[SUPPLIED PASSAGE]:
+ + + + + + +
# Math Help - Partial Derivatives

1. ## Partial Derivatives

Could someone show me where to go at ??? please

dz/dx is representing partial z with respect to x.

Find the value of dz/dx at the point (1,1,1) if the equation

xy+(z^3)x-2yz=0

defines z as a function of the two independent variables x and y and the partial derivative.

so we need to differentiate with respect to x?

d/dx(xz) + d/dx((z^3)x)-d/dx(2yz) = 0

x dz/dx + ??? - 2y dz/dx = 0

2. Originally Posted by ur5pointos2slo
Could someone show me where to go at ??? please

dz/dx is representing partial z with respect to x.

Find the value of dz/dx at the point (1,1,1) if the equation

xy+(z^3)x-2yz=0

defines z as a function of the two independent variables x and y and the partial derivative.

so we need to differentiate with respect to x?

d/dx(xz) + d/dx((z^3)x)-d/dx(2yz) = 0

x dz/dx + ??? - 2y dz/dx = 0
Yes, you partially differentiate both sides of the equation with respect to x.
+ + + + + + +
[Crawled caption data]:
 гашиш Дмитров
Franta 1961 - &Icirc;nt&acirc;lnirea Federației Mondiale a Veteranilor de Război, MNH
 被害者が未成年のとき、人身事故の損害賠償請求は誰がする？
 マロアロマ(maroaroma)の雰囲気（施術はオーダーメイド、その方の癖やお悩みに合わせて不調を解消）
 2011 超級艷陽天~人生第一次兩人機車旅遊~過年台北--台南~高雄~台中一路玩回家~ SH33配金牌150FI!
+ + + + + + +
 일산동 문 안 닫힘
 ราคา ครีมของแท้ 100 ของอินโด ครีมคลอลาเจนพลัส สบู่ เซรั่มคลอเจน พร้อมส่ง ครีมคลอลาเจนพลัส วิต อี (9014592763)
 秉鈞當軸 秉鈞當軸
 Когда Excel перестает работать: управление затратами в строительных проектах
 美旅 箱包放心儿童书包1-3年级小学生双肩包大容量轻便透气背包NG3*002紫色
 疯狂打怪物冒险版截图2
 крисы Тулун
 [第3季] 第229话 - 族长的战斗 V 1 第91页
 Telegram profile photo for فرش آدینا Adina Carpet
+ + + + + + +
[LIST OF TASKS]:
1: Copy out the entire partial derivatives thread word for word.
2: Write out the crawled caption rows verbatim, beginning with the row that contains "гашиш Дмитров" and stopping after the row that contains "2011 超級艷陽天~人生第一次兩人機車旅遊~過年台北--台南~高雄~台中一路玩回家~ SH33配金牌150FI!".

[TASK SOLUTIONS]:
1:
# Math Help - Partial Derivatives

1. ## Partial Derivatives

Could someone show me where to go at ??? please

dz/dx is representing partial z with respect to x.

Find the value of dz/dx at the point (1,1,1) if the equation

xy+(z^3)x-2yz=0

defines z as a function of the two independent variables x and y and the partial derivative.

so we need to differentiate with respect to x?

d/dx(xz) + d/dx((z^3)x)-d/dx(2yz) = 0

x dz/dx + ??? - 2y dz/dx = 0

2. Originally Posted by ur5pointos2slo
Could someone show me where to go at ??? please

dz/dx is representing partial z with respect to x.

Find the value of dz/dx at the point (1,1,1) if the equation

xy+(z^3)x-2yz=0

defines z as a function of the two independent variables x and y and the partial derivative.

so we need to differentiate with respect to x?

d/dx(xz) + d/dx((z^3)x)-d/dx(2yz) = 0

x dz/dx + ??? - 2y dz/dx = 0
Yes, you partially differentiate both sides of the equation with respect to x.

2:
 гашиш Дмитров
Franta 1961 - &Icirc;nt&acirc;lnirea Federației Mondiale a Veteranilor de Război, MNH
 被害者が未成年のとき、人身事故の損害賠償請求は誰がする？
 マロアロマ(maroaroma)の雰囲気（施術はオーダーメイド、その方の癖やお悩みに合わせて不調を解消）
 2011 超級艷陽天~人生第一次兩人機車旅遊~過年台北--台南~高雄~台中一路玩回家~ SH33配金牌150FI!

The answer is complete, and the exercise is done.